Modern C++ (C++11+) provides `std::unique_ptr<T>` and
`std::shared_ptr<T>` for exactly this case: the smart pointer's
destructor frees the memory, exception-safety is automatic, and
ownership is visible at every call site.
This is rastray's first **`Confidence::Low`** rule: many codebases
have audited raw-`new` patterns (custom allocators, intrusive
reference counting, etc.) where the pattern is intentional. The
finding is heuristic — it can't tell from the call site alone whether
the result is wrapped in a smart pointer one line later. It surfaces
by default; tighten with `--min-confidence high` to filter it out
project-wide once you've audited.
## Severity
`Medium`. The damage is real (memory leak on the exception path) but
not directly exploitable — the runtime impact is degraded
performance over time, not arbitrary code execution.
## Confidence
`Low`. By design — see the rationale above. The intent is to surface
the pattern for review, not to block CI.
## Languages
C, C++ (`.c`, `.cc`, `.cpp`, `.cxx`, `.h`, `.hpp`, `.hh`, `.hxx`).
## What rastray flags
```cpp
auto *p = new Widget(args); // ← flagged
return new Foo{}; // ← flagged
auto *s = new std::string("abc"); // ← flagged
char *buf = new char[size]; // ← flagged
```
## What rastray deliberately does *not* flag
- Smart-pointer factory functions: `std::make_unique<T>(args)`,
`std::make_shared<T>(args)`. These don't contain the literal
`new ` keyword.
- Placement new (`new (buf) T(args)`) — different mechanism, doesn't
allocate, can't leak.
- Operator-new overloads or custom allocators referenced via
`T::operator new`.
## How to fix it
Use `std::make_unique` or `std::make_shared`:
```cpp
#include <memory>
auto p = std::make_unique<Widget>(args); // unique ownership
auto p = std::make_shared<Foo>(); // shared ownership
// for arrays
auto buf = std::make_unique<char[]>(size);
```
Both forms release the allocation when the smart pointer goes out of
scope, even if an exception unwinds the stack between allocation and
the next statement.
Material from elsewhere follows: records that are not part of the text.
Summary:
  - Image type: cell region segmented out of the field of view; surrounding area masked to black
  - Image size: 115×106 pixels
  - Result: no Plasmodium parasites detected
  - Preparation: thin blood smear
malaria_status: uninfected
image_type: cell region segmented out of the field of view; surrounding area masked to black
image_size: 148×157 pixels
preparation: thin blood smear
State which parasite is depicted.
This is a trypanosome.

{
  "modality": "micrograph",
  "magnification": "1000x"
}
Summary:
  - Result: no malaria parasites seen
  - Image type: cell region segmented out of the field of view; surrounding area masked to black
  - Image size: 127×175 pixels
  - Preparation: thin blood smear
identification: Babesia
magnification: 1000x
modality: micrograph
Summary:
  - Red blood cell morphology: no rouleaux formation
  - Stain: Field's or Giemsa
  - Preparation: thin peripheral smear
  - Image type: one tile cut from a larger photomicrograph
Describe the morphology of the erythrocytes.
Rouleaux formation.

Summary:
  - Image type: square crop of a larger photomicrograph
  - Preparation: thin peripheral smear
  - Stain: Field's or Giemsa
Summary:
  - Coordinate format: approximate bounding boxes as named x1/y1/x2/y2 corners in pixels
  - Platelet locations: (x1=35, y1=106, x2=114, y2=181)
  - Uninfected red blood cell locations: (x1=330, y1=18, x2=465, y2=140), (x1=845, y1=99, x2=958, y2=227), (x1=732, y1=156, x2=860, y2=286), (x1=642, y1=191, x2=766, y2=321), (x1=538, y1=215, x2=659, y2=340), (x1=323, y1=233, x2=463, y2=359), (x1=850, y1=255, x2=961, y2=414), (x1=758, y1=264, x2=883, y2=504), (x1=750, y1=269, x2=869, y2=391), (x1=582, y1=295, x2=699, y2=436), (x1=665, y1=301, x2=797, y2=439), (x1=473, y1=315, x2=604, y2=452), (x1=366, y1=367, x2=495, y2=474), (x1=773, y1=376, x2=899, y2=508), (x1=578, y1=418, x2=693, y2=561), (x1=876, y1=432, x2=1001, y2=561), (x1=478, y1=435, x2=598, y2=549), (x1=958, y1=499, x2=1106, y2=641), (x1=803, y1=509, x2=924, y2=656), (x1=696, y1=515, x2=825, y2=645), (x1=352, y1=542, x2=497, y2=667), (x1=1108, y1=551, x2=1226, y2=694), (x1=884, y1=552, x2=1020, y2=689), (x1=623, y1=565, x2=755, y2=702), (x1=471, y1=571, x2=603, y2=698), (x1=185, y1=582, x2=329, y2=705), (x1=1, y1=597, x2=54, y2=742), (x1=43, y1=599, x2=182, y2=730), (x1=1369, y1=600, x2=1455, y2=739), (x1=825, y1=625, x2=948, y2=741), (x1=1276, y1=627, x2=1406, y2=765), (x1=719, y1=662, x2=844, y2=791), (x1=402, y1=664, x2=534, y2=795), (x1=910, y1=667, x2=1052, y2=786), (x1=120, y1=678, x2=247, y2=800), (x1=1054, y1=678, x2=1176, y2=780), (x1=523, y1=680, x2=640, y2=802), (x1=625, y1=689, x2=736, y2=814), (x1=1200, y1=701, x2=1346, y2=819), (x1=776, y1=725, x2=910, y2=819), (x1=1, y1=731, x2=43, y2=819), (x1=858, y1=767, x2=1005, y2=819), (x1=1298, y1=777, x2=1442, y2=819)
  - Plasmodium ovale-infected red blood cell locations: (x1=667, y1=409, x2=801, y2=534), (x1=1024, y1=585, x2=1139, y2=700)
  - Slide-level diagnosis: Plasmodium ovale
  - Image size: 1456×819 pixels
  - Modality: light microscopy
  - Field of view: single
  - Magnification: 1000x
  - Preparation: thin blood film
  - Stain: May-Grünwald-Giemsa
Ownership is visible: the type is
`std::unique_ptr<Widget>`, not a bare `Widget *`.
For very performance-sensitive cases where you've measured the
overhead, consider an arena allocator or `std::pmr::polymorphic_allocator`
rather than raw `new`.
## How to suppress
Per-line for an audited site:
```cpp
// rastray-ignore: RSTR-MEM-005 — placement allocator owns the lifetime
T *p = pool.allocate<T>(args);
```
Project-wide if your team has agreed on raw-`new` patterns:
```sh
rastray --min-confidence high
```
Or in `.rastray.toml`:
```toml
[rules]
"RSTR-MEM-005" = false
```
## References
- [C++ Core Guidelines R.11 — Avoid `new` and `delete`](https://isocpp.github.io/CppCoreGuidelines/CppCoreGuidelines#Rr-newdelete)
- [`std::make_unique`](https://en.cppreference.com/w/cpp/memory/unique_ptr/make_unique)
- [CWE-401 — Memory Leak](https://cwe.mitre.org/data/definitions/401.html)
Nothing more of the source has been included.